Wednesday, December 31, 2008

Goodbye 2008 Hello Life

Well, it's New Year's Eve. Here I sit. This will be another milestone for me. My first New Year's Eve without kids. They're all off at Robert's church having a lock-in with the youth group. I'm okay with it, mostly. :) It just feels strange somehow without my noisy, boisterous kids. Rob & I will enjoy the evening and reminisce together, play a game, watch a movie, eat some take-out Chinese. It will be a good night. And it will be good practice for the time that's coming down the road when they will really be gone and on their own. Little bits of me are starting ("starting " mind you) to be ready for that time, but mostly I'm so not ready for that moment, but I'm working on it. :)
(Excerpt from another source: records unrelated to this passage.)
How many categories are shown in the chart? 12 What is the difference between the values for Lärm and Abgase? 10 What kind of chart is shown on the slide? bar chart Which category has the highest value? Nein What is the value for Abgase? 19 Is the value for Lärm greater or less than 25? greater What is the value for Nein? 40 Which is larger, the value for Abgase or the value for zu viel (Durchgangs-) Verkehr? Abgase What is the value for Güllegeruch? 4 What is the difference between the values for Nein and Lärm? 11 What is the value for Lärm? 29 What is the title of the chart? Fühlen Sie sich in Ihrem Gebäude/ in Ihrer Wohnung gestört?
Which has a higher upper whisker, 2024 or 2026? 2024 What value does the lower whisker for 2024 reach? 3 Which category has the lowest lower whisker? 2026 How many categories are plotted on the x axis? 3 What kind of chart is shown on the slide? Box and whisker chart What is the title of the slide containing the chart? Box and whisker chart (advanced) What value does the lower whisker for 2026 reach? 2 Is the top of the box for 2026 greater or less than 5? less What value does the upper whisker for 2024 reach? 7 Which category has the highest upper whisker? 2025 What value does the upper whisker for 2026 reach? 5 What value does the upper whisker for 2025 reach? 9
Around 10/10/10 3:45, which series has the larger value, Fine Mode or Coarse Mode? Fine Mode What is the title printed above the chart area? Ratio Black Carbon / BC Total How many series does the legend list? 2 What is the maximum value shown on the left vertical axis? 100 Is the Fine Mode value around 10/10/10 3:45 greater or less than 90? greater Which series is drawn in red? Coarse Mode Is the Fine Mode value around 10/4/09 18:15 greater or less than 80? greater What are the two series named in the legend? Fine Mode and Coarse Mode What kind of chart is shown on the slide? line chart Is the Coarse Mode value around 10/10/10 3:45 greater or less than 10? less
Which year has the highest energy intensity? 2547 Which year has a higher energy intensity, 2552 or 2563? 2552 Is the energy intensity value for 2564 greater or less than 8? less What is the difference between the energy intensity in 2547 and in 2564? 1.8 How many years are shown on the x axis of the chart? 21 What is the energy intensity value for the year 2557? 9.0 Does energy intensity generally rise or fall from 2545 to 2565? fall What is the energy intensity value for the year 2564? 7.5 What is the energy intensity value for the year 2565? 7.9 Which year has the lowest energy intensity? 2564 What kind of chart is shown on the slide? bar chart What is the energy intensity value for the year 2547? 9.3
And for tonight, I'm so thankful, so very, very thankful for a wonderful year and all that God has blessed me with.

Thanks God for 2008 and all it has brought, both good and bad, hard and easy, the ups and the downs, for all I've learned to appreciate, learned to deal with, learned to do, for these 365 days of life to live, love, and be here. I think (I hope) I'm a better person today than I was a year ago, and if You allow me another 365 days of life, I hope I'll be an even better person a year from now- one that is so much more like You than this girl sitting here tonight. I'm grateful for it all. This year was a gift from You to be alive, to have family, to experience many "mom 1st's," to need You and have to rely on You more. I'm not making any resolutions Father. You already know my heart, better than I even know myself. Please just help me to do what I need to do and let me live the days ahead in a better way, in a way that shows so much more of You and so much less of me. Help me to be like You.

Thank You God. Goodbye 2008. Hello life.